- **What you will do**:
According to the passage on threats to the Northern Ireland peace process, which group claimed the car bombing that killed Rosemary Nelson?

- **Provided text**:

-------

The threat to peace in Northern Ireland at present comes from the hardliners on both sides of the sectarian divide who
have refused to recognise the Good Friday Accords and seek to derail the peace process. The Real IRA, the Continuity
IRA, the Red hand Defenders and the Orange Volunteers are such groups. Each of these organisations has been formed by
hardliners who are disgruntled with the peace process and still on “active service”. These groups have engaged in
activities such as arson, beatings through to bombings with the purpose of provoking a retaliatory action from those on
the other side of the divide. An example of these actions is the car bombing in which Rosemary Nelson, a catholic lawyer
died and which was claimed by the Red Hand Defenders and the 1998 Omagh bombing when 29 people died, which was the work
of the Real IRA.
In conflicts as deep and as bitter as Northern Ireland’s and with as much history, there are always hardliners who wish
to create a climate of violence in which they can come to the fore. This is an issue, which has inflamed the current
wave of Israeli- Palestinian violence and can only serve to extenuate it. Northern Ireland is faced with the same risk.
The hardliners on both sides must not be allowed to bring the peace process down. Such a risk was highlighted by the
request to Washington to add the Real IRA to the list of Designated Foreign Terrorist Groups held by the State
Department, which makes it unlawful to provide funds or other material support from within the United States, denies the
group’s representatives and personnel access to the United States and blocks American financial institutions from
channelling funds to the group or its agents.

-------

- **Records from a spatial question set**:
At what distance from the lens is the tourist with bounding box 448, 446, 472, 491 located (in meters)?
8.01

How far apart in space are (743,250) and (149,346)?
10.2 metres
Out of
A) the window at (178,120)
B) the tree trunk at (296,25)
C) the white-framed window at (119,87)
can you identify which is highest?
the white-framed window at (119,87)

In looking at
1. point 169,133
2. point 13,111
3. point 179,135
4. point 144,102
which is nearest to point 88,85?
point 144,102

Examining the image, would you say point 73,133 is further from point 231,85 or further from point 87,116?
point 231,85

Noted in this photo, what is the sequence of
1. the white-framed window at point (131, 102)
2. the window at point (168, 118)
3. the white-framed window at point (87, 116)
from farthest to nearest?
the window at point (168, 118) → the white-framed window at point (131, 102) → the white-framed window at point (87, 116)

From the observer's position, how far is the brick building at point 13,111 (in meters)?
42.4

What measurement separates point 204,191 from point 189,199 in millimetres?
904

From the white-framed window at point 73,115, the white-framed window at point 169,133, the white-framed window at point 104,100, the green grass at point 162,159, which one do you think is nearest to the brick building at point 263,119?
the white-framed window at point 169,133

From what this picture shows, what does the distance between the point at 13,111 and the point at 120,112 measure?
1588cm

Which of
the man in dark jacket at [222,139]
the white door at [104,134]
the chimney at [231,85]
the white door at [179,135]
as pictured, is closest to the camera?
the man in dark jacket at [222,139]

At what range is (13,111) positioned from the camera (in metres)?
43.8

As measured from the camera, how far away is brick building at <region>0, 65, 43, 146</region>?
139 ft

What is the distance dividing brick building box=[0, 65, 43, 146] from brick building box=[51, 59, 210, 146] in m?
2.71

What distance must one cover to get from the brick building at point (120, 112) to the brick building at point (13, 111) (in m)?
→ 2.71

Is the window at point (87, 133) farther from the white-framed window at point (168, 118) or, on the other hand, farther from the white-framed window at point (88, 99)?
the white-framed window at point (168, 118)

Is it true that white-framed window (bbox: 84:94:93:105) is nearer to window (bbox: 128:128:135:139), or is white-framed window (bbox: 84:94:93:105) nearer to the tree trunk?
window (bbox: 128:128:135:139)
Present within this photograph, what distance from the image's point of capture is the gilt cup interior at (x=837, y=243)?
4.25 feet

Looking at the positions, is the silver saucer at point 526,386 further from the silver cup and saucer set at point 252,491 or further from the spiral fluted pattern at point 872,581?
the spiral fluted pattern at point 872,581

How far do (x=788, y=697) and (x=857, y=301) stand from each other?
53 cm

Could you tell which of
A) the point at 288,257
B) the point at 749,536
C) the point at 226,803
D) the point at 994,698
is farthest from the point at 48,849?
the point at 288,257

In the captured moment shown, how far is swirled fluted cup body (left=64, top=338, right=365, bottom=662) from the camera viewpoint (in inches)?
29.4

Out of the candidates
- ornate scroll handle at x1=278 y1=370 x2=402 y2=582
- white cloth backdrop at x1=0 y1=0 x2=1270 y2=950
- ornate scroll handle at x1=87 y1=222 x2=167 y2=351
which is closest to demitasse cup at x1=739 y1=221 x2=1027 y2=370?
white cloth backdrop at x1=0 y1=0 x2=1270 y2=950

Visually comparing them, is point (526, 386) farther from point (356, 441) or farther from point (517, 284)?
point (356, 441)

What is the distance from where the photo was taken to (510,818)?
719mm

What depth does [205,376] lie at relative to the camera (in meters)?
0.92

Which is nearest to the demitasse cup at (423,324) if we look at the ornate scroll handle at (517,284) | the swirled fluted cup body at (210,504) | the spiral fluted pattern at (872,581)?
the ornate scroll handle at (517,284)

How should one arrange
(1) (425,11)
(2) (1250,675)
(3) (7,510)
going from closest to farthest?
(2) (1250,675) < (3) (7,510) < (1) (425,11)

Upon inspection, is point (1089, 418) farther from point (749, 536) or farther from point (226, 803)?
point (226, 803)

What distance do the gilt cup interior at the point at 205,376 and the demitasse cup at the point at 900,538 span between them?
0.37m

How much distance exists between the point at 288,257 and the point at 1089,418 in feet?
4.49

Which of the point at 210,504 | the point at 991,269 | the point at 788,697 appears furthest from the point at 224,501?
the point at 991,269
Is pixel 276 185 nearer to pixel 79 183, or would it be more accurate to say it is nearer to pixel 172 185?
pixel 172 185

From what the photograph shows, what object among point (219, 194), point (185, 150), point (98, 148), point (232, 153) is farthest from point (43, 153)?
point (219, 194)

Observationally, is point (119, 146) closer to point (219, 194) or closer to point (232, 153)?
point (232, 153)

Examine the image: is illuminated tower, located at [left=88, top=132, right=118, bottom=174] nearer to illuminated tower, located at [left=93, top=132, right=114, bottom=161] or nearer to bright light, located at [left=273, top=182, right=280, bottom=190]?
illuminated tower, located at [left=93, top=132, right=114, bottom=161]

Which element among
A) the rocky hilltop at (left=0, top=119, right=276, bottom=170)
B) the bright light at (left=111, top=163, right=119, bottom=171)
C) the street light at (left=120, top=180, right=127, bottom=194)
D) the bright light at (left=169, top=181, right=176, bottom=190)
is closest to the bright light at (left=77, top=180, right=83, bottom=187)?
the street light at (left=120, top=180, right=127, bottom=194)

-------

- **Exercise solution**:
The Red Hand Defenders.